Abstract
PRNCR1 and PCGEM1 bind the androgen receptor (AR) and promote AR target gene activation.
Major finding: PRNCR1 and PCGEM1 bind the androgen receptor (AR) and promote AR target gene activation.
Concept: These lncRNAs promote ligand-independent AR activity and castration-resistant prostate cancer growth.
Impact: Overexpression of PRNCR1 and PCGEM1 may drive castration resistance in prostate cancer.

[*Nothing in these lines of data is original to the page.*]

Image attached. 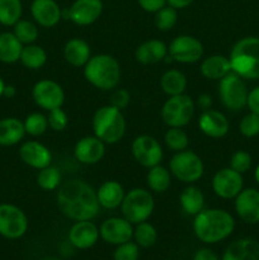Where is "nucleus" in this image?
Listing matches in <instances>:
<instances>
[{
	"mask_svg": "<svg viewBox=\"0 0 259 260\" xmlns=\"http://www.w3.org/2000/svg\"><path fill=\"white\" fill-rule=\"evenodd\" d=\"M23 43L13 32L0 33V61L4 63H14L19 61Z\"/></svg>",
	"mask_w": 259,
	"mask_h": 260,
	"instance_id": "nucleus-30",
	"label": "nucleus"
},
{
	"mask_svg": "<svg viewBox=\"0 0 259 260\" xmlns=\"http://www.w3.org/2000/svg\"><path fill=\"white\" fill-rule=\"evenodd\" d=\"M231 71L243 79H259V38L245 37L234 45L229 57Z\"/></svg>",
	"mask_w": 259,
	"mask_h": 260,
	"instance_id": "nucleus-4",
	"label": "nucleus"
},
{
	"mask_svg": "<svg viewBox=\"0 0 259 260\" xmlns=\"http://www.w3.org/2000/svg\"><path fill=\"white\" fill-rule=\"evenodd\" d=\"M140 8L147 13H156L167 5V0H137Z\"/></svg>",
	"mask_w": 259,
	"mask_h": 260,
	"instance_id": "nucleus-46",
	"label": "nucleus"
},
{
	"mask_svg": "<svg viewBox=\"0 0 259 260\" xmlns=\"http://www.w3.org/2000/svg\"><path fill=\"white\" fill-rule=\"evenodd\" d=\"M28 218L19 207L10 203L0 205V235L7 239H19L27 233Z\"/></svg>",
	"mask_w": 259,
	"mask_h": 260,
	"instance_id": "nucleus-11",
	"label": "nucleus"
},
{
	"mask_svg": "<svg viewBox=\"0 0 259 260\" xmlns=\"http://www.w3.org/2000/svg\"><path fill=\"white\" fill-rule=\"evenodd\" d=\"M193 260H220L218 256L210 249H200L196 251Z\"/></svg>",
	"mask_w": 259,
	"mask_h": 260,
	"instance_id": "nucleus-49",
	"label": "nucleus"
},
{
	"mask_svg": "<svg viewBox=\"0 0 259 260\" xmlns=\"http://www.w3.org/2000/svg\"><path fill=\"white\" fill-rule=\"evenodd\" d=\"M33 102L40 108L51 111L55 108H61L65 103V91L62 86L51 79H42L33 85L32 89Z\"/></svg>",
	"mask_w": 259,
	"mask_h": 260,
	"instance_id": "nucleus-13",
	"label": "nucleus"
},
{
	"mask_svg": "<svg viewBox=\"0 0 259 260\" xmlns=\"http://www.w3.org/2000/svg\"><path fill=\"white\" fill-rule=\"evenodd\" d=\"M239 131L244 137H254L259 135V114L250 112L244 116L239 123Z\"/></svg>",
	"mask_w": 259,
	"mask_h": 260,
	"instance_id": "nucleus-41",
	"label": "nucleus"
},
{
	"mask_svg": "<svg viewBox=\"0 0 259 260\" xmlns=\"http://www.w3.org/2000/svg\"><path fill=\"white\" fill-rule=\"evenodd\" d=\"M146 183L150 190L155 193H164L172 185V174L170 170L163 165H155L150 168L146 175Z\"/></svg>",
	"mask_w": 259,
	"mask_h": 260,
	"instance_id": "nucleus-32",
	"label": "nucleus"
},
{
	"mask_svg": "<svg viewBox=\"0 0 259 260\" xmlns=\"http://www.w3.org/2000/svg\"><path fill=\"white\" fill-rule=\"evenodd\" d=\"M154 208V197L150 190L144 188H134L126 193L121 205L122 215L132 225L149 220Z\"/></svg>",
	"mask_w": 259,
	"mask_h": 260,
	"instance_id": "nucleus-6",
	"label": "nucleus"
},
{
	"mask_svg": "<svg viewBox=\"0 0 259 260\" xmlns=\"http://www.w3.org/2000/svg\"><path fill=\"white\" fill-rule=\"evenodd\" d=\"M222 260H259V243L253 239H240L226 248Z\"/></svg>",
	"mask_w": 259,
	"mask_h": 260,
	"instance_id": "nucleus-26",
	"label": "nucleus"
},
{
	"mask_svg": "<svg viewBox=\"0 0 259 260\" xmlns=\"http://www.w3.org/2000/svg\"><path fill=\"white\" fill-rule=\"evenodd\" d=\"M132 156L141 167L150 168L161 162L164 152L160 142L150 135H140L132 141Z\"/></svg>",
	"mask_w": 259,
	"mask_h": 260,
	"instance_id": "nucleus-12",
	"label": "nucleus"
},
{
	"mask_svg": "<svg viewBox=\"0 0 259 260\" xmlns=\"http://www.w3.org/2000/svg\"><path fill=\"white\" fill-rule=\"evenodd\" d=\"M200 71L208 80H221L223 76L231 73L230 60L222 55L208 56L201 62Z\"/></svg>",
	"mask_w": 259,
	"mask_h": 260,
	"instance_id": "nucleus-27",
	"label": "nucleus"
},
{
	"mask_svg": "<svg viewBox=\"0 0 259 260\" xmlns=\"http://www.w3.org/2000/svg\"><path fill=\"white\" fill-rule=\"evenodd\" d=\"M106 154V144L96 136H85L74 146V156L79 162L94 165L101 161Z\"/></svg>",
	"mask_w": 259,
	"mask_h": 260,
	"instance_id": "nucleus-17",
	"label": "nucleus"
},
{
	"mask_svg": "<svg viewBox=\"0 0 259 260\" xmlns=\"http://www.w3.org/2000/svg\"><path fill=\"white\" fill-rule=\"evenodd\" d=\"M103 13L102 0H75L69 9L62 10L63 19H69L76 25L85 27L95 23Z\"/></svg>",
	"mask_w": 259,
	"mask_h": 260,
	"instance_id": "nucleus-14",
	"label": "nucleus"
},
{
	"mask_svg": "<svg viewBox=\"0 0 259 260\" xmlns=\"http://www.w3.org/2000/svg\"><path fill=\"white\" fill-rule=\"evenodd\" d=\"M246 106L250 109V112L259 114V86H256L250 93H248Z\"/></svg>",
	"mask_w": 259,
	"mask_h": 260,
	"instance_id": "nucleus-47",
	"label": "nucleus"
},
{
	"mask_svg": "<svg viewBox=\"0 0 259 260\" xmlns=\"http://www.w3.org/2000/svg\"><path fill=\"white\" fill-rule=\"evenodd\" d=\"M179 203L187 215L196 216L205 208V194L200 188L190 184L180 193Z\"/></svg>",
	"mask_w": 259,
	"mask_h": 260,
	"instance_id": "nucleus-29",
	"label": "nucleus"
},
{
	"mask_svg": "<svg viewBox=\"0 0 259 260\" xmlns=\"http://www.w3.org/2000/svg\"><path fill=\"white\" fill-rule=\"evenodd\" d=\"M198 127L201 132L211 139H221L226 136L230 128L228 118L223 113L216 109H207L201 113L198 118Z\"/></svg>",
	"mask_w": 259,
	"mask_h": 260,
	"instance_id": "nucleus-21",
	"label": "nucleus"
},
{
	"mask_svg": "<svg viewBox=\"0 0 259 260\" xmlns=\"http://www.w3.org/2000/svg\"><path fill=\"white\" fill-rule=\"evenodd\" d=\"M99 236V229L91 221H76L69 231V240L71 245L81 250L95 245Z\"/></svg>",
	"mask_w": 259,
	"mask_h": 260,
	"instance_id": "nucleus-22",
	"label": "nucleus"
},
{
	"mask_svg": "<svg viewBox=\"0 0 259 260\" xmlns=\"http://www.w3.org/2000/svg\"><path fill=\"white\" fill-rule=\"evenodd\" d=\"M235 228L234 217L220 208H203L195 216L193 231L196 236L205 244H216L225 240L233 234Z\"/></svg>",
	"mask_w": 259,
	"mask_h": 260,
	"instance_id": "nucleus-2",
	"label": "nucleus"
},
{
	"mask_svg": "<svg viewBox=\"0 0 259 260\" xmlns=\"http://www.w3.org/2000/svg\"><path fill=\"white\" fill-rule=\"evenodd\" d=\"M196 103L187 94L169 96L161 107V119L168 127L183 128L192 121L195 116Z\"/></svg>",
	"mask_w": 259,
	"mask_h": 260,
	"instance_id": "nucleus-8",
	"label": "nucleus"
},
{
	"mask_svg": "<svg viewBox=\"0 0 259 260\" xmlns=\"http://www.w3.org/2000/svg\"><path fill=\"white\" fill-rule=\"evenodd\" d=\"M160 88L168 96L179 95L187 89V78L182 71L170 69L160 78Z\"/></svg>",
	"mask_w": 259,
	"mask_h": 260,
	"instance_id": "nucleus-31",
	"label": "nucleus"
},
{
	"mask_svg": "<svg viewBox=\"0 0 259 260\" xmlns=\"http://www.w3.org/2000/svg\"><path fill=\"white\" fill-rule=\"evenodd\" d=\"M212 104H213L212 96H211L210 94H206V93L198 95L197 102H196V106H197L198 108L202 109V112L207 111V109H211Z\"/></svg>",
	"mask_w": 259,
	"mask_h": 260,
	"instance_id": "nucleus-48",
	"label": "nucleus"
},
{
	"mask_svg": "<svg viewBox=\"0 0 259 260\" xmlns=\"http://www.w3.org/2000/svg\"><path fill=\"white\" fill-rule=\"evenodd\" d=\"M195 0H167V4L170 5L174 9H184V8L189 7Z\"/></svg>",
	"mask_w": 259,
	"mask_h": 260,
	"instance_id": "nucleus-50",
	"label": "nucleus"
},
{
	"mask_svg": "<svg viewBox=\"0 0 259 260\" xmlns=\"http://www.w3.org/2000/svg\"><path fill=\"white\" fill-rule=\"evenodd\" d=\"M126 196L123 185L117 180H107L102 183L101 187L96 190L99 205L106 210H116L121 207L123 198Z\"/></svg>",
	"mask_w": 259,
	"mask_h": 260,
	"instance_id": "nucleus-24",
	"label": "nucleus"
},
{
	"mask_svg": "<svg viewBox=\"0 0 259 260\" xmlns=\"http://www.w3.org/2000/svg\"><path fill=\"white\" fill-rule=\"evenodd\" d=\"M94 136L108 145H114L126 134V119L116 107L103 106L95 111L91 121Z\"/></svg>",
	"mask_w": 259,
	"mask_h": 260,
	"instance_id": "nucleus-5",
	"label": "nucleus"
},
{
	"mask_svg": "<svg viewBox=\"0 0 259 260\" xmlns=\"http://www.w3.org/2000/svg\"><path fill=\"white\" fill-rule=\"evenodd\" d=\"M42 260H62V259L56 258V256H46V258H43Z\"/></svg>",
	"mask_w": 259,
	"mask_h": 260,
	"instance_id": "nucleus-54",
	"label": "nucleus"
},
{
	"mask_svg": "<svg viewBox=\"0 0 259 260\" xmlns=\"http://www.w3.org/2000/svg\"><path fill=\"white\" fill-rule=\"evenodd\" d=\"M90 57V46L81 38H71L63 46V58L74 68H84Z\"/></svg>",
	"mask_w": 259,
	"mask_h": 260,
	"instance_id": "nucleus-25",
	"label": "nucleus"
},
{
	"mask_svg": "<svg viewBox=\"0 0 259 260\" xmlns=\"http://www.w3.org/2000/svg\"><path fill=\"white\" fill-rule=\"evenodd\" d=\"M23 7L20 0H0V23L13 27L22 17Z\"/></svg>",
	"mask_w": 259,
	"mask_h": 260,
	"instance_id": "nucleus-34",
	"label": "nucleus"
},
{
	"mask_svg": "<svg viewBox=\"0 0 259 260\" xmlns=\"http://www.w3.org/2000/svg\"><path fill=\"white\" fill-rule=\"evenodd\" d=\"M251 167V156L246 151H236L234 152L233 156L230 157V168L235 172L246 173Z\"/></svg>",
	"mask_w": 259,
	"mask_h": 260,
	"instance_id": "nucleus-44",
	"label": "nucleus"
},
{
	"mask_svg": "<svg viewBox=\"0 0 259 260\" xmlns=\"http://www.w3.org/2000/svg\"><path fill=\"white\" fill-rule=\"evenodd\" d=\"M170 174L179 182L193 183L198 182L205 173V165L202 159L190 150L175 152L169 161Z\"/></svg>",
	"mask_w": 259,
	"mask_h": 260,
	"instance_id": "nucleus-7",
	"label": "nucleus"
},
{
	"mask_svg": "<svg viewBox=\"0 0 259 260\" xmlns=\"http://www.w3.org/2000/svg\"><path fill=\"white\" fill-rule=\"evenodd\" d=\"M14 30L13 33L15 35V37L23 43V45H32L37 41L38 35V27L37 23H33L30 20H25V19H20L15 23L14 25Z\"/></svg>",
	"mask_w": 259,
	"mask_h": 260,
	"instance_id": "nucleus-37",
	"label": "nucleus"
},
{
	"mask_svg": "<svg viewBox=\"0 0 259 260\" xmlns=\"http://www.w3.org/2000/svg\"><path fill=\"white\" fill-rule=\"evenodd\" d=\"M255 180H256V183L259 184V165L256 167V170H255Z\"/></svg>",
	"mask_w": 259,
	"mask_h": 260,
	"instance_id": "nucleus-53",
	"label": "nucleus"
},
{
	"mask_svg": "<svg viewBox=\"0 0 259 260\" xmlns=\"http://www.w3.org/2000/svg\"><path fill=\"white\" fill-rule=\"evenodd\" d=\"M218 98L226 109L238 112L246 106L248 90L243 78L235 73H229L218 83Z\"/></svg>",
	"mask_w": 259,
	"mask_h": 260,
	"instance_id": "nucleus-9",
	"label": "nucleus"
},
{
	"mask_svg": "<svg viewBox=\"0 0 259 260\" xmlns=\"http://www.w3.org/2000/svg\"><path fill=\"white\" fill-rule=\"evenodd\" d=\"M164 142L168 149L174 152H179L188 149L189 137L180 127H169L164 135Z\"/></svg>",
	"mask_w": 259,
	"mask_h": 260,
	"instance_id": "nucleus-36",
	"label": "nucleus"
},
{
	"mask_svg": "<svg viewBox=\"0 0 259 260\" xmlns=\"http://www.w3.org/2000/svg\"><path fill=\"white\" fill-rule=\"evenodd\" d=\"M23 123H24L25 134L30 135L33 137L42 136L48 129L47 116H45L43 113H40V112L28 114Z\"/></svg>",
	"mask_w": 259,
	"mask_h": 260,
	"instance_id": "nucleus-39",
	"label": "nucleus"
},
{
	"mask_svg": "<svg viewBox=\"0 0 259 260\" xmlns=\"http://www.w3.org/2000/svg\"><path fill=\"white\" fill-rule=\"evenodd\" d=\"M130 102H131V94L126 89H116L111 96V106L116 107L119 111L126 109Z\"/></svg>",
	"mask_w": 259,
	"mask_h": 260,
	"instance_id": "nucleus-45",
	"label": "nucleus"
},
{
	"mask_svg": "<svg viewBox=\"0 0 259 260\" xmlns=\"http://www.w3.org/2000/svg\"><path fill=\"white\" fill-rule=\"evenodd\" d=\"M15 94H17V89H15L13 85H7V84H5L4 91H3V96L9 99V98H13Z\"/></svg>",
	"mask_w": 259,
	"mask_h": 260,
	"instance_id": "nucleus-51",
	"label": "nucleus"
},
{
	"mask_svg": "<svg viewBox=\"0 0 259 260\" xmlns=\"http://www.w3.org/2000/svg\"><path fill=\"white\" fill-rule=\"evenodd\" d=\"M56 203L58 210L74 221H91L101 210L96 190L81 179L62 183L56 194Z\"/></svg>",
	"mask_w": 259,
	"mask_h": 260,
	"instance_id": "nucleus-1",
	"label": "nucleus"
},
{
	"mask_svg": "<svg viewBox=\"0 0 259 260\" xmlns=\"http://www.w3.org/2000/svg\"><path fill=\"white\" fill-rule=\"evenodd\" d=\"M134 239L141 248H150L156 243L157 231L151 223L144 221L136 225V229L134 230Z\"/></svg>",
	"mask_w": 259,
	"mask_h": 260,
	"instance_id": "nucleus-38",
	"label": "nucleus"
},
{
	"mask_svg": "<svg viewBox=\"0 0 259 260\" xmlns=\"http://www.w3.org/2000/svg\"><path fill=\"white\" fill-rule=\"evenodd\" d=\"M84 78L99 90H112L118 86L121 80V66L117 58L108 53L91 56L84 66Z\"/></svg>",
	"mask_w": 259,
	"mask_h": 260,
	"instance_id": "nucleus-3",
	"label": "nucleus"
},
{
	"mask_svg": "<svg viewBox=\"0 0 259 260\" xmlns=\"http://www.w3.org/2000/svg\"><path fill=\"white\" fill-rule=\"evenodd\" d=\"M4 88H5V83H4V80H3L2 76H0V96H3V91H4Z\"/></svg>",
	"mask_w": 259,
	"mask_h": 260,
	"instance_id": "nucleus-52",
	"label": "nucleus"
},
{
	"mask_svg": "<svg viewBox=\"0 0 259 260\" xmlns=\"http://www.w3.org/2000/svg\"><path fill=\"white\" fill-rule=\"evenodd\" d=\"M243 177L231 168H223L215 173L212 178V190L222 200H233L243 190Z\"/></svg>",
	"mask_w": 259,
	"mask_h": 260,
	"instance_id": "nucleus-15",
	"label": "nucleus"
},
{
	"mask_svg": "<svg viewBox=\"0 0 259 260\" xmlns=\"http://www.w3.org/2000/svg\"><path fill=\"white\" fill-rule=\"evenodd\" d=\"M235 211L246 223L259 222V190L254 188L243 189L235 197Z\"/></svg>",
	"mask_w": 259,
	"mask_h": 260,
	"instance_id": "nucleus-20",
	"label": "nucleus"
},
{
	"mask_svg": "<svg viewBox=\"0 0 259 260\" xmlns=\"http://www.w3.org/2000/svg\"><path fill=\"white\" fill-rule=\"evenodd\" d=\"M139 245L136 243H132L131 240L117 246L113 254L114 260H139Z\"/></svg>",
	"mask_w": 259,
	"mask_h": 260,
	"instance_id": "nucleus-43",
	"label": "nucleus"
},
{
	"mask_svg": "<svg viewBox=\"0 0 259 260\" xmlns=\"http://www.w3.org/2000/svg\"><path fill=\"white\" fill-rule=\"evenodd\" d=\"M19 157L25 165L41 170L52 162V154L46 145L38 141H25L19 149Z\"/></svg>",
	"mask_w": 259,
	"mask_h": 260,
	"instance_id": "nucleus-18",
	"label": "nucleus"
},
{
	"mask_svg": "<svg viewBox=\"0 0 259 260\" xmlns=\"http://www.w3.org/2000/svg\"><path fill=\"white\" fill-rule=\"evenodd\" d=\"M37 185L42 190H55L61 185V173L56 167L48 165L38 172Z\"/></svg>",
	"mask_w": 259,
	"mask_h": 260,
	"instance_id": "nucleus-35",
	"label": "nucleus"
},
{
	"mask_svg": "<svg viewBox=\"0 0 259 260\" xmlns=\"http://www.w3.org/2000/svg\"><path fill=\"white\" fill-rule=\"evenodd\" d=\"M178 22V12L177 9L172 8L170 5H165L164 8H161L160 10H157L155 13L154 23L155 27L159 30L163 32H167L174 28V25Z\"/></svg>",
	"mask_w": 259,
	"mask_h": 260,
	"instance_id": "nucleus-40",
	"label": "nucleus"
},
{
	"mask_svg": "<svg viewBox=\"0 0 259 260\" xmlns=\"http://www.w3.org/2000/svg\"><path fill=\"white\" fill-rule=\"evenodd\" d=\"M30 14L35 22L43 28L55 27L62 19V10L56 0H33Z\"/></svg>",
	"mask_w": 259,
	"mask_h": 260,
	"instance_id": "nucleus-19",
	"label": "nucleus"
},
{
	"mask_svg": "<svg viewBox=\"0 0 259 260\" xmlns=\"http://www.w3.org/2000/svg\"><path fill=\"white\" fill-rule=\"evenodd\" d=\"M202 42L193 36L182 35L175 37L168 46V55L173 61L180 63H195L203 57Z\"/></svg>",
	"mask_w": 259,
	"mask_h": 260,
	"instance_id": "nucleus-10",
	"label": "nucleus"
},
{
	"mask_svg": "<svg viewBox=\"0 0 259 260\" xmlns=\"http://www.w3.org/2000/svg\"><path fill=\"white\" fill-rule=\"evenodd\" d=\"M168 56V46L160 40H147L139 45L135 51V58L141 65H154Z\"/></svg>",
	"mask_w": 259,
	"mask_h": 260,
	"instance_id": "nucleus-23",
	"label": "nucleus"
},
{
	"mask_svg": "<svg viewBox=\"0 0 259 260\" xmlns=\"http://www.w3.org/2000/svg\"><path fill=\"white\" fill-rule=\"evenodd\" d=\"M24 123L14 117L0 119V145L2 146H13L24 139Z\"/></svg>",
	"mask_w": 259,
	"mask_h": 260,
	"instance_id": "nucleus-28",
	"label": "nucleus"
},
{
	"mask_svg": "<svg viewBox=\"0 0 259 260\" xmlns=\"http://www.w3.org/2000/svg\"><path fill=\"white\" fill-rule=\"evenodd\" d=\"M99 235L106 243L121 245L134 238V229L124 217H111L101 225Z\"/></svg>",
	"mask_w": 259,
	"mask_h": 260,
	"instance_id": "nucleus-16",
	"label": "nucleus"
},
{
	"mask_svg": "<svg viewBox=\"0 0 259 260\" xmlns=\"http://www.w3.org/2000/svg\"><path fill=\"white\" fill-rule=\"evenodd\" d=\"M47 119L48 127L55 132L63 131L69 124V117L68 114H66V112L62 109V107H61V108H55L48 111Z\"/></svg>",
	"mask_w": 259,
	"mask_h": 260,
	"instance_id": "nucleus-42",
	"label": "nucleus"
},
{
	"mask_svg": "<svg viewBox=\"0 0 259 260\" xmlns=\"http://www.w3.org/2000/svg\"><path fill=\"white\" fill-rule=\"evenodd\" d=\"M19 61L24 68L30 69V70H38L47 62V52L45 51V48L35 45V43L25 45L23 46Z\"/></svg>",
	"mask_w": 259,
	"mask_h": 260,
	"instance_id": "nucleus-33",
	"label": "nucleus"
}]
</instances>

Long noncoding RNAs (lncRNA) expression is sometimes deregulated in human cancers, but the functional consequences are often unclear. PRNCR1 is a lncRNA that is located in a prostate cancer susceptibility locus, and PCGEM is a prostate-specific lncRNA that is overexpressed in high-risk prostate cancer patients. Yang and colleagues performed native RNA immunoprecipitation in paired benign prostatic hyperplasias and prostate cancers and observed that PRNCR1 and PCGEM1 specifically interacted with the androgen receptor (AR) in prostate cancer samples. Knockdown of PRNCR1 abolished the interactions between both lncRNAs and AR, whereas PCGEM knockdown had no effect on the binding of PRNCR1 to AR, indicating that PRNCR1 is required for PCGEM recruitment. Depletion of either PRNCR1 or PCGEM1 significantly reduced canonical AR target gene expression, and the vast majority of the lncRNA binding sites colocalized with AR-bound enhancer regions, consistent with a direct role of PRNCR1 and PCGEM1 in AR-mediated transcriptional activity. PRNCR1 and PCGEM1 were also capable of binding the ligand-independent, truncated form of AR found in castration-resistant prostate cancer (CRPC) and were highly expressed in CRPC cell lines. PRNCR1 and PCGEM1 were both required for the constitutive transactivation activity of truncated AR in CRPC cells, and knockdown of either PRNCR1 or PCGEM1 significantly inhibited the proliferation of a CRPC cell line both in vitro and in vivo. Mechanistically, PRNCR1 and PCGEM1 mediated the formation of chromatin loops between AR-bound enhancers and AR target gene promoters through the interaction of PCGEM with pygopus 2, a PHD domain-containing protein that binds H3K4me3 and is required for AR target gene activation. Together, these findings point to a role for PRNCR1 and PCGEM1 in regulation of the AR transcriptional program and suggest that their overexpression may contribute to prostate cancer progression and the development of CRPC.